VORLIEGENDER TEXT ::
((

Bücher, Bilder, Kritzeleien. Und die Menschen dazu.

26. 3. 2017 - 13:10

Diagonale und noch kein Plan? Hier lang!

Am Dienstag beginnt die 20. Diagonale in Graz. Ihr wisst noch nicht was ihr euch anschauen sollt? Wir haben Festival-Empfehlungen!

Oh-oh! Rote Punkte am Spielplan! Die zeigen an, welche Vorführugnen schon ausverkauft sind. Aber das soll einen nicht weiter irritieren. Die Diagonale hat sich vom Cineasten- zum Enthusiastenfestival entwickelt, sagt das Intendantenduo Sebastian Höglinger und Peter Schernhuber. Kommenden Dienstag eröffnet das Festival des österreichischen Films zum zwanzigsten Mal in Graz. Eine Stunde vor Vorstellungsbeginn direkt in den Kinofoyers tut sich meist noch eine Chance auf Tickets auf. Hier kommen die Empfehlungen aus der FM4-Filmredaktion.

"1000 Takte Film" - empfohlen von Martin Pieper

Der Diagonale Schwerpunkt "1000 Takte Film" zeigt bewegte und bewegende Bilder, die von österreichischer Popmusik in den letzten 50 Jahren gemacht wurden. Viele vergessene und verlorene Filmschätze aus den ORF- und Filmarchiven, kuratiert von Film- und Trashaktivist Paul Poet oder Robert Rotifer sind da zu sehen. Hansi Lang, Rainhard Fendrich oder Chuzpe sind die Protagonisten der Schau.

Apropos Chuzpe, deren Album "1000 Takte Tanz" war Namensgeber der Reihe und just diese Platte spielt eine kleine Rolle in "Neon Mix", einer Frühachtziger TV-Produktion von Günther Brödl. Hauptdarsteller Wilfried (Ziwuiziwui, Highdelbeeren) stolpert da als Werbefuzzi durch eine halbfiktive Wiener New Wave Szene. Zwischen konsumkritischer Satire und unfreiwillig komischer 80er-Jahre-Fernsehspielästhetik bleibt da kein Auge trocken. Vorher und nachher hilft ein Cocktail (eventuell ein „Kaptagon Zitron“ aus dem Film "Malaria"?) bei der Verarbeitung dieser Petitesse aus dem Giftschrank des Fernseharchivs.

Frau mit einer Skibrille - Filmstill aus "Neon-Mix"

Filmarchiv Austria

Wie das alles einmal ausgesehen hat! "Neon Mix" aus dem Special "1000 Takte Film"

))

EXTRAHIERTES MATERIAL ::
((

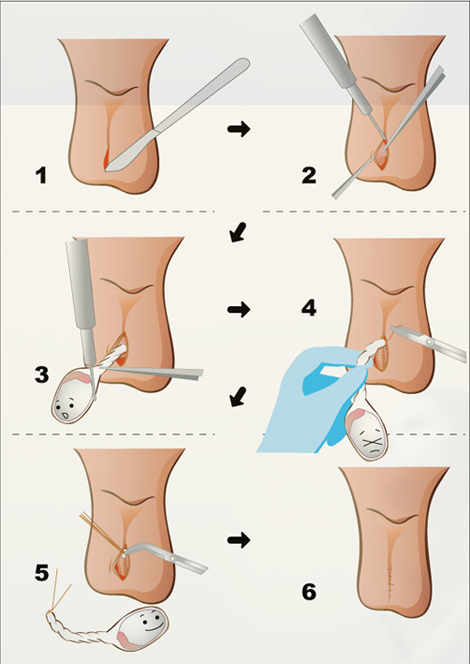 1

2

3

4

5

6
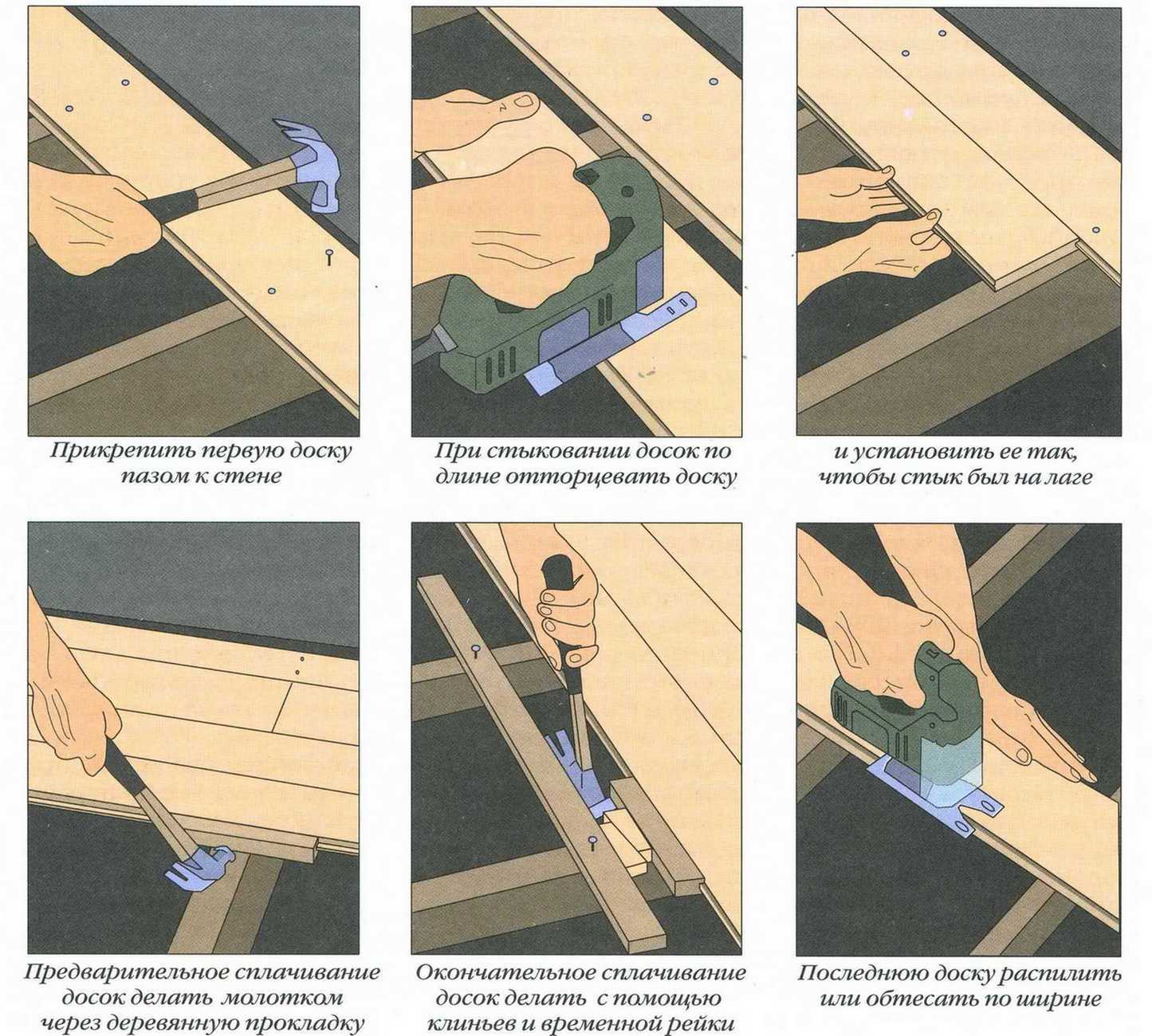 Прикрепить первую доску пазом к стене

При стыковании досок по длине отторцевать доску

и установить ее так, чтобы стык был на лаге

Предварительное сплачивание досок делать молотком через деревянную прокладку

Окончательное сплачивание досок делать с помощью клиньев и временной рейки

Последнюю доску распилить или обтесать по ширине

))
((

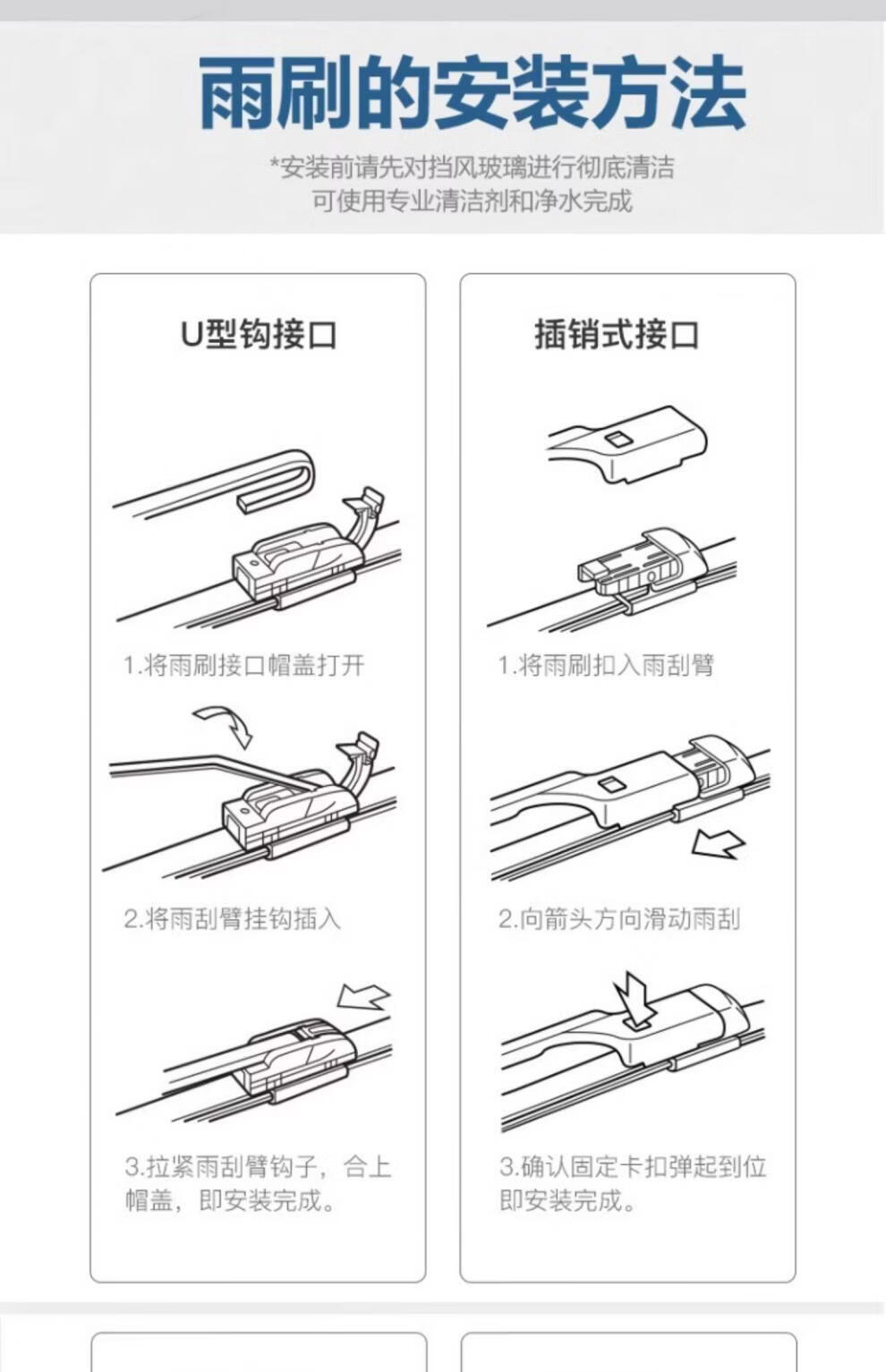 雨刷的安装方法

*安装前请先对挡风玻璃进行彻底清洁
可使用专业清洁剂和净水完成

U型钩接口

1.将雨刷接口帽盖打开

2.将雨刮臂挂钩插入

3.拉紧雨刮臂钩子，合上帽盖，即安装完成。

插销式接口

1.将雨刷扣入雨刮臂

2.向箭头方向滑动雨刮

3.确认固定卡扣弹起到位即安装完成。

))

AUFGABENSTELLUNG ::
Ändere im Text über die Diagonale alles von "Am Dienstag beginnt" bis hinunter zu "aus der FM4-Filmredaktion.", indem du "Intendantenduo" durch "Leitungsduo" ersetzt, und gib den Abschnitt so wieder. Die Aufzeichnungen spielen hierfür keine Rolle.

ANTWORTBEREICH ::
Am Dienstag beginnt die 20. Diagonale in Graz. Ihr wisst noch nicht was ihr euch anschauen sollt? Wir haben Festival-Empfehlungen!

Oh-oh! Rote Punkte am Spielplan! Die zeigen an, welche Vorführugnen schon ausverkauft sind. Aber das soll einen nicht weiter irritieren. Die Diagonale hat sich vom Cineasten- zum Enthusiastenfestival entwickelt, sagt das Leitungsduo Sebastian Höglinger und Peter Schernhuber. Kommenden Dienstag eröffnet das Festival des österreichischen Films zum zwanzigsten Mal in Graz. Eine Stunde vor Vorstellungsbeginn direkt in den Kinofoyers tut sich meist noch eine Chance auf Tickets auf. Hier kommen die Empfehlungen aus der FM4-Filmredaktion.